ASSIGNED TASK =
Restrict the output to the lines below starting at the one that contains "Researchers studied how" and ending at the one that contains "They compared two", and restate them word for word, both ends included.

RECORDS TO PROCESS =

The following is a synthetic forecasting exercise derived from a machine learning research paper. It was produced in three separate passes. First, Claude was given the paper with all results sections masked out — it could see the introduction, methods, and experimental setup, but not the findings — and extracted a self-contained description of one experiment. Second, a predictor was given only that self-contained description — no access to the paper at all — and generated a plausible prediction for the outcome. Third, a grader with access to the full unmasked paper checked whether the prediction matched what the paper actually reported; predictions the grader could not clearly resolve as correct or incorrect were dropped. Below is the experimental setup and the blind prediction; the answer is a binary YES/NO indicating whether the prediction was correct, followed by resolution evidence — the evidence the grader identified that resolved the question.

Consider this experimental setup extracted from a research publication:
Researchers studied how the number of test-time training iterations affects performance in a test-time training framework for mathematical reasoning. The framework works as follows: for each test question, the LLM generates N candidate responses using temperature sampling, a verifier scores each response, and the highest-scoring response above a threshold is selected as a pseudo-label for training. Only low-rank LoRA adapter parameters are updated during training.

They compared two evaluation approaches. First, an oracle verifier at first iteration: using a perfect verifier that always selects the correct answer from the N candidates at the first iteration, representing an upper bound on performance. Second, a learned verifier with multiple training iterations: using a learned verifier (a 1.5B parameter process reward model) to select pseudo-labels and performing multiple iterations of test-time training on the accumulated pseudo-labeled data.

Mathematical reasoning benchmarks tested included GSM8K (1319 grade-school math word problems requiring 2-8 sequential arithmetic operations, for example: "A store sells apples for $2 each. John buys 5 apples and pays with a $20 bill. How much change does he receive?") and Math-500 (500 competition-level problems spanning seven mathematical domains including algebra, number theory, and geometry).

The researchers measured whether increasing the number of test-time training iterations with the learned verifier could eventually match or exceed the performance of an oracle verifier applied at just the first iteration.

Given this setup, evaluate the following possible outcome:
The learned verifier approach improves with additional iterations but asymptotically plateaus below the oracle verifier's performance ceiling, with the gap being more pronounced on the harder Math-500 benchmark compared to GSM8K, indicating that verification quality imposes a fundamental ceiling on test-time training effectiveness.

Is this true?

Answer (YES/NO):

==

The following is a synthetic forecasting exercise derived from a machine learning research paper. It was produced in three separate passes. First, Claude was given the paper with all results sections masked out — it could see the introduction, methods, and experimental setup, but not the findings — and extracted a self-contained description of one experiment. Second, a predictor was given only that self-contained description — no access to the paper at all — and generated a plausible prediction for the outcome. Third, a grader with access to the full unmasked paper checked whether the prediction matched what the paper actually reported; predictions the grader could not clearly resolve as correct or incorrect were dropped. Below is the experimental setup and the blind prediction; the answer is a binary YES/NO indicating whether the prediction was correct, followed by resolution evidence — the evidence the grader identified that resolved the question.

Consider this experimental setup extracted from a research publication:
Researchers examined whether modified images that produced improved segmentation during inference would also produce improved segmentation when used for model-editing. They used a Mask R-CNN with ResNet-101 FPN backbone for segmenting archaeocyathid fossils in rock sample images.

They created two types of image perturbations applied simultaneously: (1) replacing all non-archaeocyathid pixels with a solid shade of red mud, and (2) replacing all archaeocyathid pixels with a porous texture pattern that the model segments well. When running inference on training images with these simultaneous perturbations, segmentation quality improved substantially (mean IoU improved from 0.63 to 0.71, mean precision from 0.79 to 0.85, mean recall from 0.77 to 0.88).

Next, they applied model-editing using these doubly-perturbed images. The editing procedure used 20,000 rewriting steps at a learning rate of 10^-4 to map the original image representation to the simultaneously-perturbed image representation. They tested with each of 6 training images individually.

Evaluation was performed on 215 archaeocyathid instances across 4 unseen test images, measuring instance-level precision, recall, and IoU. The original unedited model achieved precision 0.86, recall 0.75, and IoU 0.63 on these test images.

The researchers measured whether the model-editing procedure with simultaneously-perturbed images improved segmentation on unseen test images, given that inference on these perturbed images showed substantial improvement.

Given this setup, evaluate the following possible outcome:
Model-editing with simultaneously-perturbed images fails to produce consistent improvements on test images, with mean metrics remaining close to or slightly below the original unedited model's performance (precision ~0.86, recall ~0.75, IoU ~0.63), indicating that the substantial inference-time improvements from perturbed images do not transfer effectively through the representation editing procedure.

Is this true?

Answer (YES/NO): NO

--

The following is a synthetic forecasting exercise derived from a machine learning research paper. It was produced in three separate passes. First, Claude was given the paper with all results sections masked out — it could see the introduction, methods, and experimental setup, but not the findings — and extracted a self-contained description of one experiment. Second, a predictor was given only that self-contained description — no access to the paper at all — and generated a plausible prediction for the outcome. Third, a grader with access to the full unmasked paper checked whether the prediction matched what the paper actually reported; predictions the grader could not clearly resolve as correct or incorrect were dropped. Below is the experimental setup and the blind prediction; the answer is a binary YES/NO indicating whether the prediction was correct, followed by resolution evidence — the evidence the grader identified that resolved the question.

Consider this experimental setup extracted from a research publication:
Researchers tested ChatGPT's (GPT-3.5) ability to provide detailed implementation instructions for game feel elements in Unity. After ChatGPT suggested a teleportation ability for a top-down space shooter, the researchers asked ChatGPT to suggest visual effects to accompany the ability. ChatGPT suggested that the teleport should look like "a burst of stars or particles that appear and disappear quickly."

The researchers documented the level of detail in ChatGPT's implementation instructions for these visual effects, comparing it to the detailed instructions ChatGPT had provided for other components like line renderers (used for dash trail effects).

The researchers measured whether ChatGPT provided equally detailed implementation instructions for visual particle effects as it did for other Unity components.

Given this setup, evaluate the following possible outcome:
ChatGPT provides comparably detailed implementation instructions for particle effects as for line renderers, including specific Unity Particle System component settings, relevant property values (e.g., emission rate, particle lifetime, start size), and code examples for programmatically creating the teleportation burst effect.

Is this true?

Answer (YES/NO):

COMPLETED TASK =
Researchers studied how the number of test-time training iterations affects performance in a test-time training framework for mathematical reasoning. The framework works as follows: for each test question, the LLM generates N candidate responses using temperature sampling, a verifier scores each response, and the highest-scoring response above a threshold is selected as a pseudo-label for training. Only low-rank LoRA adapter parameters are updated during training.

They compared two evaluation approaches. First, an oracle verifier at first iteration: using a perfect verifier that always selects the correct answer from the N candidates at the first iteration, representing an upper bound on performance. Second, a learned verifier with multiple training iterations: using a learned verifier (a 1.5B parameter process reward model) to select pseudo-labels and performing multiple iterations of test-time training on the accumulated pseudo-labeled data.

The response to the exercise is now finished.